Gather and copy in full every line of the items below that contains the string "peak".

▶ Records shown:
↓↓↓
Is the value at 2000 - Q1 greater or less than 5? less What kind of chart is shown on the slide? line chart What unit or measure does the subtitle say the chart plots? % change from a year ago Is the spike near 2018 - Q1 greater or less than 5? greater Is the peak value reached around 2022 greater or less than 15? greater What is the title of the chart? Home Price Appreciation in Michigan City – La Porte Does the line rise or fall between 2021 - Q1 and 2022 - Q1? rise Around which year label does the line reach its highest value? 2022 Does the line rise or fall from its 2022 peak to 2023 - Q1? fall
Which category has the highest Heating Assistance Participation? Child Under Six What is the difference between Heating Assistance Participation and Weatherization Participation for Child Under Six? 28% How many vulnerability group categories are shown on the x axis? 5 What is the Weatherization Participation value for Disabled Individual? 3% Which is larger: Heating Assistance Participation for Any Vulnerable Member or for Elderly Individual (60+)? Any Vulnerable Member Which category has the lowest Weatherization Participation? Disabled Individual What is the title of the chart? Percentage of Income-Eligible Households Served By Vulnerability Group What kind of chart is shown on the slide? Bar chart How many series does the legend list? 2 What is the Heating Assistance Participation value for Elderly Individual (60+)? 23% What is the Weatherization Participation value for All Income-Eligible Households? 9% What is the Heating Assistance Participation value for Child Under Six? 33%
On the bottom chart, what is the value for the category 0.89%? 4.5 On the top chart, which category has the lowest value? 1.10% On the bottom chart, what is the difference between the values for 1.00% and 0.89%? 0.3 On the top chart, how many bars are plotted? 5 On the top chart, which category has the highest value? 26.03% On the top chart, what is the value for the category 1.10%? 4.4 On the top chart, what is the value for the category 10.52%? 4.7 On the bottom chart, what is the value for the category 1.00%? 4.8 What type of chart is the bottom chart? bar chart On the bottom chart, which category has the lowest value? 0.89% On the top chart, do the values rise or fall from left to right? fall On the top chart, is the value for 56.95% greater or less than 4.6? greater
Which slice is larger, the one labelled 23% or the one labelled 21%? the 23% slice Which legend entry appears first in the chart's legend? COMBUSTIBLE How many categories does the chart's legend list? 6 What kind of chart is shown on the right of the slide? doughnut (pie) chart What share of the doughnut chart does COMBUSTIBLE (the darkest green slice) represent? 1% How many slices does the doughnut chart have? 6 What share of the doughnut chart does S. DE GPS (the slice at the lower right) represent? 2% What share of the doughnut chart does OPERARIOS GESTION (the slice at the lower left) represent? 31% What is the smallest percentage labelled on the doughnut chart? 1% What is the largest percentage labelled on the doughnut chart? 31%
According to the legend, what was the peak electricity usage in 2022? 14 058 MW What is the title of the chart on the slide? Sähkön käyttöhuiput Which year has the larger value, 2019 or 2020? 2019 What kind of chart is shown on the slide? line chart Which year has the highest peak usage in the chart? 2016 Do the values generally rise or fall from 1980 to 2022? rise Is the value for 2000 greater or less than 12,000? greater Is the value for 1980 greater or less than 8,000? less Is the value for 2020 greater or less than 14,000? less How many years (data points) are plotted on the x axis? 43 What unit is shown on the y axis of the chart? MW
↑↑↑
▶ Result:
Is the value at 2000 - Q1 greater or less than 5? less What kind of chart is shown on the slide? line chart What unit or measure does the subtitle say the chart plots? % change from a year ago Is the spike near 2018 - Q1 greater or less than 5? greater Is the peak value reached around 2022 greater or less than 15? greater What is the title of the chart? Home Price Appreciation in Michigan City – La Porte Does the line rise or fall between 2021 - Q1 and 2022 - Q1? rise Around which year label does the line reach its highest value? 2022 Does the line rise or fall from its 2022 peak to 2023 - Q1? fall
According to the legend, what was the peak electricity usage in 2022? 14 058 MW What is the title of the chart on the slide? Sähkön käyttöhuiput Which year has the larger value, 2019 or 2020? 2019 What kind of chart is shown on the slide? line chart Which year has the highest peak usage in the chart? 2016 Do the values generally rise or fall from 1980 to 2022? rise Is the value for 2000 greater or less than 12,000? greater Is the value for 1980 greater or less than 8,000? less Is the value for 2020 greater or less than 14,000? less How many years (data points) are plotted on the x axis? 43 What unit is shown on the y axis of the chart? MW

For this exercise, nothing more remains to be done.